Is there anything else I need or should do?

Thanks for any help.


----------



## jkuwica (Jun 17, 2006)

That's not correct. Primary master is hda. Primary slave is hdb.

Oh, and you shouldn't change "-xzpi" to "-cepi". The "xyz" substitution is on the "hdX" and "hdZ" only.


----------



## hedgete (Jan 7, 2005)

So, I'm guessing I should change it to

mfsbackup -f 9999 -so - /dev/hda | mfrestore -s 127 -r 4 -xzpi - /dev/hdb

Does this format the new target drive to fat 32, or does it need to already be formatted?

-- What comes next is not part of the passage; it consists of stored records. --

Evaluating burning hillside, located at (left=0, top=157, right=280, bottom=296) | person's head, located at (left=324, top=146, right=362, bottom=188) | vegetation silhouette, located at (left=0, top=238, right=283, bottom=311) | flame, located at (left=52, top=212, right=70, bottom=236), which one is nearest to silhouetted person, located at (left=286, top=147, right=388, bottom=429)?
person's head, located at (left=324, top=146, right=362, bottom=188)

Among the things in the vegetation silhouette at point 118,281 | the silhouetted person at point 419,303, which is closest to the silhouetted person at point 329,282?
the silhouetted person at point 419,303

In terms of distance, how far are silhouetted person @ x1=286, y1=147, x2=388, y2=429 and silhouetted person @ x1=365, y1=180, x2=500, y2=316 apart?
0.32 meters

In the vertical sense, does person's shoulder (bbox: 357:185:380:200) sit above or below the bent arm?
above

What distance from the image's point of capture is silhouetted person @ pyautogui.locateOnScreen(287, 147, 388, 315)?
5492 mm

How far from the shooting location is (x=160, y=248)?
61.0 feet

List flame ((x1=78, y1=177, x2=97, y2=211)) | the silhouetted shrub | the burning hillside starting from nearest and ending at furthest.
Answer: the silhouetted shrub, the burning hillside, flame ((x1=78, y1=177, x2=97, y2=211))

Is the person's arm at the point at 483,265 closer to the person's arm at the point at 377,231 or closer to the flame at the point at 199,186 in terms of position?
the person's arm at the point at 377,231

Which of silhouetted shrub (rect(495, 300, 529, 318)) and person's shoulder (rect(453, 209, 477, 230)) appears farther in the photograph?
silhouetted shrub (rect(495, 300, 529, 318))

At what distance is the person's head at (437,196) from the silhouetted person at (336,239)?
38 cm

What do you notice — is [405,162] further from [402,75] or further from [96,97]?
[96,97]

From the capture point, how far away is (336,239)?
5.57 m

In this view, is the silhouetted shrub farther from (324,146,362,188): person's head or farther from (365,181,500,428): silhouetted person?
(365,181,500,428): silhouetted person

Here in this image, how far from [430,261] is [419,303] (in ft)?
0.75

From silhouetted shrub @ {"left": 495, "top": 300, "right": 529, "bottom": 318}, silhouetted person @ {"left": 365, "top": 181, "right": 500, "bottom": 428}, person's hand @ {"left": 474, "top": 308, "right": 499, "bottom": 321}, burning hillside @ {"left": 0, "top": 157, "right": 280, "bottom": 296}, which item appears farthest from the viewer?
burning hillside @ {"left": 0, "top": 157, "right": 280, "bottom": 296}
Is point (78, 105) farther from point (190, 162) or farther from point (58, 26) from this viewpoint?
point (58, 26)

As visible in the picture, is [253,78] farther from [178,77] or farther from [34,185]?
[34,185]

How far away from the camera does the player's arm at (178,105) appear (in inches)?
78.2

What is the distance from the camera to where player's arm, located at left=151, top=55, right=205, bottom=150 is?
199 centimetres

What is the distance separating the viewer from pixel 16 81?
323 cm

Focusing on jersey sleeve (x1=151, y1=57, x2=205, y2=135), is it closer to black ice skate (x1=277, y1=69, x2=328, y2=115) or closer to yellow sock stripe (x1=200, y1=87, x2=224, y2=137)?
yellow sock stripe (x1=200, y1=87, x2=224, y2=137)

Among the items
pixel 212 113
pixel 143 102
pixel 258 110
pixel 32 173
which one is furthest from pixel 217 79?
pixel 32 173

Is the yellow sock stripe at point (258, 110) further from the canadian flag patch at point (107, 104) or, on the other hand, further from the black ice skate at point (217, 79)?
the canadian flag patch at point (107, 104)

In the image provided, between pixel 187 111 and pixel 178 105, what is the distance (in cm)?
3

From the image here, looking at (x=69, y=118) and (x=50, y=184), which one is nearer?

When entering the mftools program should I enter it in default or swap?

Thanks again


----------



## jkuwica (Jun 17, 2006)

Should be:

mfsbackup -f 9999 -so - /dev/hda | mfsrestore -s 127 -r 4 -xzpi - /dev/hdb

This is assuming that your new drive is primary slave. Sorry to be anal, but you said your new drive is "slave master" which is impossible. And, note the "s" in mfsrestore. And don't forget the spaces around the minus sign!

Don't format the new drive!!!! mfstools does a unix format, and uses a completely different partition table than Windows.

You don't need to use mfstools in byte-swapped mode unless you actually want to mount the unix partitions.


----------



## supasta (May 6, 2006)

No, only the CAPITAL letters stand for the drive locations, (-xzpi DOES NOT CHANGE)

So you nee to use:

mfsbackup -f 9999 -so - /dev/hda | mfsrestore -s 127 -r 4 -xzpi - /dev/hdZb

Also, where are you getting HD E from? You should only be dealing with A B C D...... no E......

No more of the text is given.